Enfin, le développement de nouvelles technologies d’impression s’appuyant sur le numérique devrait également permettre à la technologie de passer un cap. MGI, via sa filiale CERADROP, propose aujourd’hui des imprimantes dédiées au marché de l’électronique imprimées. La série Ceraprinter permet de déposer des encres conductrices à une cadence nominale de 1800 feuilles par heures. Elle combine plusieurs technologies de dépôt de matériaux et de séchage. « Nous proposons des solutions dans le domaine de l’emballage intelligent, pointe Frédéric Soulier. Notre machine est capable de produire sur substrat souple des antennes, des capteurs, mais aussi des cellules solaires flexibles ».

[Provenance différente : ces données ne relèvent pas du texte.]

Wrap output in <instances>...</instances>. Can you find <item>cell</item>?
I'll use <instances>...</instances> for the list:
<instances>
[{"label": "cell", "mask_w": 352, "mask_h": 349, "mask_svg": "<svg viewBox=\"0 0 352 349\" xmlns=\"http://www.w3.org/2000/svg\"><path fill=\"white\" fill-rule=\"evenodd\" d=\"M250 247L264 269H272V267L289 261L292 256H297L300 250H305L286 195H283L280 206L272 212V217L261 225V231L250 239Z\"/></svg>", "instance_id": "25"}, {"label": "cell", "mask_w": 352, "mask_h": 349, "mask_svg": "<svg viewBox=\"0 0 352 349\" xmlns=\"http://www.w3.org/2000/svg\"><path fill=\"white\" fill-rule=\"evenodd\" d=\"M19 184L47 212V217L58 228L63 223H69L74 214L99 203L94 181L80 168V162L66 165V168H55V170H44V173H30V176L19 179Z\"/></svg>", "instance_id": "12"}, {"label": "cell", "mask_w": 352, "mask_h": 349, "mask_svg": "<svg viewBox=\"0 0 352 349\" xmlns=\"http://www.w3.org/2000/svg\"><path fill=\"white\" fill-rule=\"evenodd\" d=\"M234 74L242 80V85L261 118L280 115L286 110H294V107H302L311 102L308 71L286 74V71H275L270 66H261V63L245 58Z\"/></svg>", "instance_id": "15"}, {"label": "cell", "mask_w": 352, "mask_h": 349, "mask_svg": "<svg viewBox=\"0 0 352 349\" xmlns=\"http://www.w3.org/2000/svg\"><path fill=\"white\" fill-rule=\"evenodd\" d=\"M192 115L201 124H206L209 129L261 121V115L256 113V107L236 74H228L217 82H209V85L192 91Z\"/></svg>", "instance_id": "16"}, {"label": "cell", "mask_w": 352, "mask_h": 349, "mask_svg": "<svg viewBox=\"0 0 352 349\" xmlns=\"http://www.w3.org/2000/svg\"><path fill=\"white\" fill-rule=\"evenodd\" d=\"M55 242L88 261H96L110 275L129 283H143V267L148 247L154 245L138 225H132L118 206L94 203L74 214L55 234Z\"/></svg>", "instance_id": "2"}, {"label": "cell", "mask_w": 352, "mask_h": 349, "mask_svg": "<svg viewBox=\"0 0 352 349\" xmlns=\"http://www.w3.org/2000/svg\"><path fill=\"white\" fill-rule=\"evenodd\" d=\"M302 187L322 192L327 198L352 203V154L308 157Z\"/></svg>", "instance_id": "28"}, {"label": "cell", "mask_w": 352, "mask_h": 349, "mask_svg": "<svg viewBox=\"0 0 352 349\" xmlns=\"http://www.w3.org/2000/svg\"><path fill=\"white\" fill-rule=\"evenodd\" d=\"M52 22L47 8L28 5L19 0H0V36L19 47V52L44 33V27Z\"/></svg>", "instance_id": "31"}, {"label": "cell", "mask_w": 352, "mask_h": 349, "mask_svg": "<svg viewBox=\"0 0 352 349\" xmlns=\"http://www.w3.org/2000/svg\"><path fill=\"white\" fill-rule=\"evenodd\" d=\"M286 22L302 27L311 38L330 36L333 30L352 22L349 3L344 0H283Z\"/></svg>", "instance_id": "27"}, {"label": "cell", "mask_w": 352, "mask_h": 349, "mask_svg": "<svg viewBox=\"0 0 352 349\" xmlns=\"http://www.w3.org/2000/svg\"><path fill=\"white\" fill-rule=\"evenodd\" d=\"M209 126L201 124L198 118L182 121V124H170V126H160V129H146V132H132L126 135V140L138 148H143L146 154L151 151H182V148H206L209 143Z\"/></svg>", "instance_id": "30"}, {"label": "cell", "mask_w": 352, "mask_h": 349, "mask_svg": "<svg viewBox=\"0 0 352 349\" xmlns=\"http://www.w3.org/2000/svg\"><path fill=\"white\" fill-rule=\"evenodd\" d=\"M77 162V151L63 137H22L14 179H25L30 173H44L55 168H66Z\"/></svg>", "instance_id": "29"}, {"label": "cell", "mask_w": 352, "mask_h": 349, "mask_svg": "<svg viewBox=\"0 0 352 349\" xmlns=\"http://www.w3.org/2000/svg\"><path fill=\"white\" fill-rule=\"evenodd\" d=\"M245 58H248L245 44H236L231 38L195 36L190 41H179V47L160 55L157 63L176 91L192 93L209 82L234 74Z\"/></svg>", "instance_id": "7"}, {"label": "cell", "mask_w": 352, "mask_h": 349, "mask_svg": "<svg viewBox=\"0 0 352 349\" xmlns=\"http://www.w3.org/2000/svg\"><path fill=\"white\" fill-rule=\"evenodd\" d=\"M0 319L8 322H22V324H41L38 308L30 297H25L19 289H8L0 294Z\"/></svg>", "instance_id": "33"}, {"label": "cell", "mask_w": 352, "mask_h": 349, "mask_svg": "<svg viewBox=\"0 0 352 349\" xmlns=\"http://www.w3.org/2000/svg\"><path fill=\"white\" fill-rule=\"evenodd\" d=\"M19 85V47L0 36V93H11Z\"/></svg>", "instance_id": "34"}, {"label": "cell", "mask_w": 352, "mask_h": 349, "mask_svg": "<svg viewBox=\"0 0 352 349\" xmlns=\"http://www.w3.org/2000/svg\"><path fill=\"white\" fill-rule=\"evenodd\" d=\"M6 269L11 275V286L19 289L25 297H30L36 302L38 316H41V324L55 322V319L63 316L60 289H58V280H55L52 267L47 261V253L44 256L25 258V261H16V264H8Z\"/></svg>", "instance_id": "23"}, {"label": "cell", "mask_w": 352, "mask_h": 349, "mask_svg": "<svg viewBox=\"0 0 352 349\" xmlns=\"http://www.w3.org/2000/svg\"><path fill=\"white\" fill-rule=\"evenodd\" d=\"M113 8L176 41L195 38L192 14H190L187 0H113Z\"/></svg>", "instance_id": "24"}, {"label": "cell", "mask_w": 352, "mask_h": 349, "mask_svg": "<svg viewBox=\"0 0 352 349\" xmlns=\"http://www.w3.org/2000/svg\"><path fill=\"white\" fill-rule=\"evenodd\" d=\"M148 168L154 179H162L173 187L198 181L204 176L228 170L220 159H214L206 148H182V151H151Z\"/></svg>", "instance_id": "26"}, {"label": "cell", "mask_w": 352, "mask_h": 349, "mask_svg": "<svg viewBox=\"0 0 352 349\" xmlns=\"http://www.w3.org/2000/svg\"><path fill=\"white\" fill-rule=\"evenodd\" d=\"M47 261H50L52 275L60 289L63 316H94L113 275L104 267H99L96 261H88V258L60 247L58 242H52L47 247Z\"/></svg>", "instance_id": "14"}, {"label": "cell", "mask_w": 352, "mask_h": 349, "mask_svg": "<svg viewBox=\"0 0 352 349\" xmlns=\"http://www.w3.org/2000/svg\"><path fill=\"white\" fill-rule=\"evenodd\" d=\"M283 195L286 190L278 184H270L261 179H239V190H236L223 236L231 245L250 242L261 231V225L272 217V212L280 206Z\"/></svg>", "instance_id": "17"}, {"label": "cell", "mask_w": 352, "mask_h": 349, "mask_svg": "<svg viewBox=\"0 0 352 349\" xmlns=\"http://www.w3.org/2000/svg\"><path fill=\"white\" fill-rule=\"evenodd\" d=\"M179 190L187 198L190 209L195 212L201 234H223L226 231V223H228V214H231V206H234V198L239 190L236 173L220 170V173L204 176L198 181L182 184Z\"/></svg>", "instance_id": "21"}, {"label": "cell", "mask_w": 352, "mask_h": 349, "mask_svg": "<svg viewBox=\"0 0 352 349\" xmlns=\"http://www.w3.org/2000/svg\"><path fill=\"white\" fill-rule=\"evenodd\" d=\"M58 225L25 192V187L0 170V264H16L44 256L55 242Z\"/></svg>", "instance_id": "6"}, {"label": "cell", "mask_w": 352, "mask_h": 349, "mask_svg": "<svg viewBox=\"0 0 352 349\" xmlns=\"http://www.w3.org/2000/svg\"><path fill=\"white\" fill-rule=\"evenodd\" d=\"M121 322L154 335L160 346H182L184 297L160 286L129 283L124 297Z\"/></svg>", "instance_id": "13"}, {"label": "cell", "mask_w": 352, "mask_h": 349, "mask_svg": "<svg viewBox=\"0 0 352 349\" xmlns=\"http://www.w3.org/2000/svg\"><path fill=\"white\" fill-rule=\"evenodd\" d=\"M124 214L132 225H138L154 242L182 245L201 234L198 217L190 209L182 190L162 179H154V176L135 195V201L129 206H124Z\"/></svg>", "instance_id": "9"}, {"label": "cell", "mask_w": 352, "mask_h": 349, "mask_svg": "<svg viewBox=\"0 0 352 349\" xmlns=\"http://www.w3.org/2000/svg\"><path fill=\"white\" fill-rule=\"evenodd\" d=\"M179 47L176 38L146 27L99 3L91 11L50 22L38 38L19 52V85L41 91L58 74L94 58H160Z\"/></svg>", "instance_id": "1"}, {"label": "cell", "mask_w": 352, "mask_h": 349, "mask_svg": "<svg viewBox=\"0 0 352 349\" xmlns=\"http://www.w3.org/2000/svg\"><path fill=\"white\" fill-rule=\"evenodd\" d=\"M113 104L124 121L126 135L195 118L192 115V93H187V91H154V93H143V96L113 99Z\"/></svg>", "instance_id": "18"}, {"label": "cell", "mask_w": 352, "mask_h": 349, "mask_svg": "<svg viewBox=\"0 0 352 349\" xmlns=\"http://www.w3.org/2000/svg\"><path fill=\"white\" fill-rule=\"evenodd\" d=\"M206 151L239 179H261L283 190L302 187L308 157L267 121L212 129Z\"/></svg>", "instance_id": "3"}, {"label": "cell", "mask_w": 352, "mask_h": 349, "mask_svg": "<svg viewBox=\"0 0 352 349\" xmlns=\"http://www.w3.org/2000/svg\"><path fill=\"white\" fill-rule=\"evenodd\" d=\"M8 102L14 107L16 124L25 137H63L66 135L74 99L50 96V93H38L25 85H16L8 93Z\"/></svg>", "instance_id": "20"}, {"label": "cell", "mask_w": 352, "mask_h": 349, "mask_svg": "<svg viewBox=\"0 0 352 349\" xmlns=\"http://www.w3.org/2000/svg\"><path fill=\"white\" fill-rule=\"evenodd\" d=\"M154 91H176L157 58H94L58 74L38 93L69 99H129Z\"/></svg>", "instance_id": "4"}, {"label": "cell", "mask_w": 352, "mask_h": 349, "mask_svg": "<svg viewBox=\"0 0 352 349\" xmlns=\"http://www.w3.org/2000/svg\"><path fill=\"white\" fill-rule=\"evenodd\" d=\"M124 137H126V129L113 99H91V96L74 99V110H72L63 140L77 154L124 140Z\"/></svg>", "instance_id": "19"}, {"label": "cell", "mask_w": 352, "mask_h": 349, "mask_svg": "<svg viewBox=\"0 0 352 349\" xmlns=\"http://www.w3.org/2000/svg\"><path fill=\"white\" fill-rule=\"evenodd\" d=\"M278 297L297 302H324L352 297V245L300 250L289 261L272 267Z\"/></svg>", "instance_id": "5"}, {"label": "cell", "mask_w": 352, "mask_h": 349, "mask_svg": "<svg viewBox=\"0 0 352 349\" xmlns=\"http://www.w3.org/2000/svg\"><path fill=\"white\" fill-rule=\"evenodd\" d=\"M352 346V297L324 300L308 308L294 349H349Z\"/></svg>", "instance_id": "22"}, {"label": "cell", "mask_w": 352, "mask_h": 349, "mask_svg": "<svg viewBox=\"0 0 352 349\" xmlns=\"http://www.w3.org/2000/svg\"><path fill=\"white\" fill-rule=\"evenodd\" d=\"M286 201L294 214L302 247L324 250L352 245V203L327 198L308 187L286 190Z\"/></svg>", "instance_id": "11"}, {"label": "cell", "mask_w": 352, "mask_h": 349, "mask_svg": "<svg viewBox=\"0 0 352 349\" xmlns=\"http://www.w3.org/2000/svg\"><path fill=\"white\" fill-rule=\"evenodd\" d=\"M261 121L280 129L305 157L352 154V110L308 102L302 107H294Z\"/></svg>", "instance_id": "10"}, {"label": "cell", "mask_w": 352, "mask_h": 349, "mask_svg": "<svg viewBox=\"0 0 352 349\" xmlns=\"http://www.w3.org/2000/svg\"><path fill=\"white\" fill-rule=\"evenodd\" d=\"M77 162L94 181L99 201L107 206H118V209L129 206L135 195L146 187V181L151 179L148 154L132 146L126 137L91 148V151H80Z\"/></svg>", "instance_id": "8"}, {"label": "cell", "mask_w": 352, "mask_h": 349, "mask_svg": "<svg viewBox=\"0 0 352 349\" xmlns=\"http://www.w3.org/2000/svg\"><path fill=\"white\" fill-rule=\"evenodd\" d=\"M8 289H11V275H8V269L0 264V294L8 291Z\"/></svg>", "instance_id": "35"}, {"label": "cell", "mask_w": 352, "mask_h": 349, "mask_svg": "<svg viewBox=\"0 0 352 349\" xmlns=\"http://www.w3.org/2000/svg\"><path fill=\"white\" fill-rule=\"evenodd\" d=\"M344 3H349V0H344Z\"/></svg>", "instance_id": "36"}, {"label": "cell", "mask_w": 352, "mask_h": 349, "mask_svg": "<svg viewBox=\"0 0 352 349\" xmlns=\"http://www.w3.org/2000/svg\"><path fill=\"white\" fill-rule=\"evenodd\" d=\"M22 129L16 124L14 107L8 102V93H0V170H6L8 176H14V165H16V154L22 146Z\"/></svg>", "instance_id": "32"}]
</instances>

Une autre technologie qui a le vent en poupe : le procédé Roll-to-Roll, qui permet de déposer de fine couches de matériaux conducteurs à très haute vitesse. La société Dorey Converting Systems fabrique des machines qui pourraient permettre de produire 2 millions de pièces imprimées par jour. « Notre procédé permet d’atteindre de très hautes cadences, ce qui ouvre la voie à des applications de masse, explique Fabien Roche ingénieur chez Dorey. Nous visons des applications à très haute valeur ajoutée : en déposant différentes couches réactives, nous pouvons concevoir des batteries sur substrat souple ». Une technologie prometteuse qui pourrait accompagner l’essor du marché des appareils connectés.